■ Task directions ■
Quote the passage from the article below on Elon Musk's Twitter deal, starting with "Negotiating Process" and going on through "the company’s shares.".

Elon Musk and Twitter deal is a huge story with a lot of fast-moving parts to it. From negotiating to terminating the deal, here is everything you need to know about the deal.
Valuation in a nutshell
The EBITDA purchase multiple is above 50x, while other social media and networking companies are trading at about 28x. The cashflows of Twitter cannot cover the interest (excluding the principle repayments) on the $25 billion of transaction debt, which is 16x EBITDA. Revenue forecast from Capital IQ consensus was $1.3 billion. More financial details can be found here.
Why does Elon Musk want to buy Twitter
Free Speech, as he claimed --“Free speech is essential to a functioning democracy”.
Musk tweeted a poll to his followers in March that asked whether users believed Twitter was protecting free speech. He followed up that the poll results, in which around 70% of 2 million respondents answered "no," would be "very important." Then he made an offer to buy Twitter, noting that he believed Twitter needed to be private to accomplish his goal. He wants Twitter to adhere more closely to the principles of free speech, which, in a statement, Musk called “the bedrock of a functioning democracy.”
Negotiating Process
Starting in January 2022, Musk began to purchase Twitter's stock. By March, around 5% of Twitter’s outstanding shares were bought without disclosure. With that substantial position, SEC regulation required Musk to disclose the position no later than March 24. Musk failed to disclose and instead continued to accumulate Twitter's stock. By April 1, Musk had purchased nearly 9.1% of the company’s shares.
Meanwhile, Musk had spoken with two Twitter directors on Mar 26 regarding his joining of the Twitter board. Soon after, Musk signed an agreement to join the board but then changed his mind and pulled out of the agreement. Instead, he sent Twitter a take-it-or-leave-it unsolicited offer to buy the company for $54.20 per share in cash at around a 38% premium to its closing price on April 1. Initially, it seemed like Twitter was going to turn down the offer. The company had adopted a defensive strategy, shareholders’ right plan often known as the Poison Pill(*) a day after Musk offered to buy the company.

(Contour annotation records)
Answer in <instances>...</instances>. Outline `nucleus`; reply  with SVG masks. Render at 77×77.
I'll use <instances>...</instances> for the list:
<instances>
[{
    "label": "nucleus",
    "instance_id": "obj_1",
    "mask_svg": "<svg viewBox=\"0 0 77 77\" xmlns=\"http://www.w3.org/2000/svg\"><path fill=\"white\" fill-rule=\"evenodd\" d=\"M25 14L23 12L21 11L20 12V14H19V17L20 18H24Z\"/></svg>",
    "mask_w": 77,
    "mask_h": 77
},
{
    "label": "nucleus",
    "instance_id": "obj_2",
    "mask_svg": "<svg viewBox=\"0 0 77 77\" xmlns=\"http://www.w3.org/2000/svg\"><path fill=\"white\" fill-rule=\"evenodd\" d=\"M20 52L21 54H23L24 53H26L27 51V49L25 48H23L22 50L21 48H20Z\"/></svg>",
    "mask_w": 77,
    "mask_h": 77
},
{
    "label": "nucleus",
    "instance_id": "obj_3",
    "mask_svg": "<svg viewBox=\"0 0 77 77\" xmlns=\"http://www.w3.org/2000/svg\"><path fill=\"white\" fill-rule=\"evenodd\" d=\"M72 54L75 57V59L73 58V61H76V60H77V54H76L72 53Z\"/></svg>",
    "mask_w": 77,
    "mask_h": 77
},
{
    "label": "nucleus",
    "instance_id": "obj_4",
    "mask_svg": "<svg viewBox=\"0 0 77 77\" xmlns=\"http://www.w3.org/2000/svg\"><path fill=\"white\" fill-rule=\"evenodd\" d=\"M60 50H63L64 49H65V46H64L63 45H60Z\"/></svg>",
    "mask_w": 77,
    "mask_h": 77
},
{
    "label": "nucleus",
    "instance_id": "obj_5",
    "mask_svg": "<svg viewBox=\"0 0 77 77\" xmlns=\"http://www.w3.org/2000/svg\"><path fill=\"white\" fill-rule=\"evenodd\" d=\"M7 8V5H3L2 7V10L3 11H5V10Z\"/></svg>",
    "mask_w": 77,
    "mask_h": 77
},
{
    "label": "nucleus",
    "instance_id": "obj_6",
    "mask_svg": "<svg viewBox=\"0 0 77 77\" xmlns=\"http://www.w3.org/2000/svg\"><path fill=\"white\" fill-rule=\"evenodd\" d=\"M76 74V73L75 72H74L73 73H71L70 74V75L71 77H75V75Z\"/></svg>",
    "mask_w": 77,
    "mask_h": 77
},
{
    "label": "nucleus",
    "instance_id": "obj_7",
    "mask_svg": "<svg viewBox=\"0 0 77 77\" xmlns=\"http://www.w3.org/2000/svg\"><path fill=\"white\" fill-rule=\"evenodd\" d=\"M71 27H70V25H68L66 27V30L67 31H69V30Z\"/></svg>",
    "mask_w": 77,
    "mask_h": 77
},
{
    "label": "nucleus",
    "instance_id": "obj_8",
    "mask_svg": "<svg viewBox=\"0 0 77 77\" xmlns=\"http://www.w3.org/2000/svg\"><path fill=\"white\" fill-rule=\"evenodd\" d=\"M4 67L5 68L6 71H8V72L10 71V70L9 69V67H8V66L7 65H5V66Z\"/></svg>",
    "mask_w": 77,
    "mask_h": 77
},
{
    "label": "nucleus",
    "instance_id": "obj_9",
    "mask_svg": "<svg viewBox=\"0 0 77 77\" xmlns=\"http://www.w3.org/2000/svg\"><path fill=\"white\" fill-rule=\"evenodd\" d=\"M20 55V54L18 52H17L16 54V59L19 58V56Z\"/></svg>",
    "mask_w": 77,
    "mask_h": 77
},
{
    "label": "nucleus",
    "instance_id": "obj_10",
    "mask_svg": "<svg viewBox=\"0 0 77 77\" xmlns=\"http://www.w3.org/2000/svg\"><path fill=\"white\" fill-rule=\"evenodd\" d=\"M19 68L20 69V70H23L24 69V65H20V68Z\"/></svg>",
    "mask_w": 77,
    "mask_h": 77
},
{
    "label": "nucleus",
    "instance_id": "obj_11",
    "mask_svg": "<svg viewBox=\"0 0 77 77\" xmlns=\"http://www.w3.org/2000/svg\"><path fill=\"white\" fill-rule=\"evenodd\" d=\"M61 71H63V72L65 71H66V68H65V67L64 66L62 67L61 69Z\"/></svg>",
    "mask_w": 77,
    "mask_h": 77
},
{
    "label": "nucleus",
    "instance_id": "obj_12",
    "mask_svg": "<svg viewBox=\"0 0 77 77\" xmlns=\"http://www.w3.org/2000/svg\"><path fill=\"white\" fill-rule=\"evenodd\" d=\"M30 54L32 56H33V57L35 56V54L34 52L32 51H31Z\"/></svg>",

■ Output ■
Negotiating Process
Starting in January 2022, Musk began to purchase Twitter's stock. By March, around 5% of Twitter’s outstanding shares were bought without disclosure. With that substantial position, SEC regulation required Musk to disclose the position no later than March 24. Musk failed to disclose and instead continued to accumulate Twitter's stock. By April 1, Musk had purchased nearly 9.1% of the company’s shares.